• [ASSIGNMENT] The expected response is the full set of records, unchanged.

(Transcribed page contents)
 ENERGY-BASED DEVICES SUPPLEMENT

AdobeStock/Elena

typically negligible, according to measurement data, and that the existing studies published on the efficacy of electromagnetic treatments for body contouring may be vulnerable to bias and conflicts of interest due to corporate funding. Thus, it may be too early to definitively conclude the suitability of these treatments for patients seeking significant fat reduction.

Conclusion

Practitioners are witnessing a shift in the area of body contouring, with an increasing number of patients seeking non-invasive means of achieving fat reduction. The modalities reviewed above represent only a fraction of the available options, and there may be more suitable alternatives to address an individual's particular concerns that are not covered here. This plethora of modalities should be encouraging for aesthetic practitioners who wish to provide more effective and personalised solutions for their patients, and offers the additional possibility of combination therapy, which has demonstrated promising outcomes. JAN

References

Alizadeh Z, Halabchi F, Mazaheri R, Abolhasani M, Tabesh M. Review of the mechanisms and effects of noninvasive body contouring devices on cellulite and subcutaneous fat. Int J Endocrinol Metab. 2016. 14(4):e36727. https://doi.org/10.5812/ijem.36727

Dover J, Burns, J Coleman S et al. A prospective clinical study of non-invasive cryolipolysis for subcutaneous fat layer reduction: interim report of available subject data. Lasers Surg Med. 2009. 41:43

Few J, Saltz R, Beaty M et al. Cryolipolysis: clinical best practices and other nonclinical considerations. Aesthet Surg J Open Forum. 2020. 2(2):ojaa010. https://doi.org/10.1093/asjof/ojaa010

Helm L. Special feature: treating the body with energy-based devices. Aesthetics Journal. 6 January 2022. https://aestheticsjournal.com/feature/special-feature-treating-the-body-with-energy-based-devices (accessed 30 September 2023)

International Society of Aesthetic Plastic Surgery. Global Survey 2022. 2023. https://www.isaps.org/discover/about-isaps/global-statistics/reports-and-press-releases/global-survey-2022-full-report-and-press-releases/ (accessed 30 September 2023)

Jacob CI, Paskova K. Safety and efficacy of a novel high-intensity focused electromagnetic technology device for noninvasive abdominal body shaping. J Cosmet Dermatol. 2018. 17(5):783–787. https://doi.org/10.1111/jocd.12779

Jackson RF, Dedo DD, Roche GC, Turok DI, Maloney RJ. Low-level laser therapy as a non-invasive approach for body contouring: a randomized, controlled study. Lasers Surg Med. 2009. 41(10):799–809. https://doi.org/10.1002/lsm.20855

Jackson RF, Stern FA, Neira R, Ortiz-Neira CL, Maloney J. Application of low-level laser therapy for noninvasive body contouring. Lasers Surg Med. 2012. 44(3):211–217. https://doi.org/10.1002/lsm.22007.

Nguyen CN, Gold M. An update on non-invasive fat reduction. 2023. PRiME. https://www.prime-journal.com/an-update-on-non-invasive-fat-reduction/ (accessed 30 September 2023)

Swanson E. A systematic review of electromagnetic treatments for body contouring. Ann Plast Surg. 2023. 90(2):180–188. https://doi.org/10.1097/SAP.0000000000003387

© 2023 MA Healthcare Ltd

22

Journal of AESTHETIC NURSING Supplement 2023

• [WRITTEN ANSWER]
 ENERGY-BASED DEVICES SUPPLEMENT

AdobeStock/Elena

typically negligible, according to measurement data, and that the existing studies published on the efficacy of electromagnetic treatments for body contouring may be vulnerable to bias and conflicts of interest due to corporate funding. Thus, it may be too early to definitively conclude the suitability of these treatments for patients seeking significant fat reduction.

Conclusion

Practitioners are witnessing a shift in the area of body contouring, with an increasing number of patients seeking non-invasive means of achieving fat reduction. The modalities reviewed above represent only a fraction of the available options, and there may be more suitable alternatives to address an individual's particular concerns that are not covered here. This plethora of modalities should be encouraging for aesthetic practitioners who wish to provide more effective and personalised solutions for their patients, and offers the additional possibility of combination therapy, which has demonstrated promising outcomes. JAN

References

Alizadeh Z, Halabchi F, Mazaheri R, Abolhasani M, Tabesh M. Review of the mechanisms and effects of noninvasive body contouring devices on cellulite and subcutaneous fat. Int J Endocrinol Metab. 2016. 14(4):e36727. https://doi.org/10.5812/ijem.36727

Dover J, Burns, J Coleman S et al. A prospective clinical study of non-invasive cryolipolysis for subcutaneous fat layer reduction: interim report of available subject data. Lasers Surg Med. 2009. 41:43

Few J, Saltz R, Beaty M et al. Cryolipolysis: clinical best practices and other nonclinical considerations. Aesthet Surg J Open Forum. 2020. 2(2):ojaa010. https://doi.org/10.1093/asjof/ojaa010

Helm L. Special feature: treating the body with energy-based devices. Aesthetics Journal. 6 January 2022. https://aestheticsjournal.com/feature/special-feature-treating-the-body-with-energy-based-devices (accessed 30 September 2023)

International Society of Aesthetic Plastic Surgery. Global Survey 2022. 2023. https://www.isaps.org/discover/about-isaps/global-statistics/reports-and-press-releases/global-survey-2022-full-report-and-press-releases/ (accessed 30 September 2023)

Jacob CI, Paskova K. Safety and efficacy of a novel high-intensity focused electromagnetic technology device for noninvasive abdominal body shaping. J Cosmet Dermatol. 2018. 17(5):783–787. https://doi.org/10.1111/jocd.12779

Jackson RF, Dedo DD, Roche GC, Turok DI, Maloney RJ. Low-level laser therapy as a non-invasive approach for body contouring: a randomized, controlled study. Lasers Surg Med. 2009. 41(10):799–809. https://doi.org/10.1002/lsm.20855

Jackson RF, Stern FA, Neira R, Ortiz-Neira CL, Maloney J. Application of low-level laser therapy for noninvasive body contouring. Lasers Surg Med. 2012. 44(3):211–217. https://doi.org/10.1002/lsm.22007.

Nguyen CN, Gold M. An update on non-invasive fat reduction. 2023. PRiME. https://www.prime-journal.com/an-update-on-non-invasive-fat-reduction/ (accessed 30 September 2023)

Swanson E. A systematic review of electromagnetic treatments for body contouring. Ann Plast Surg. 2023. 90(2):180–188. https://doi.org/10.1097/SAP.0000000000003387

© 2023 MA Healthcare Ltd

22

Journal of AESTHETIC NURSING Supplement 2023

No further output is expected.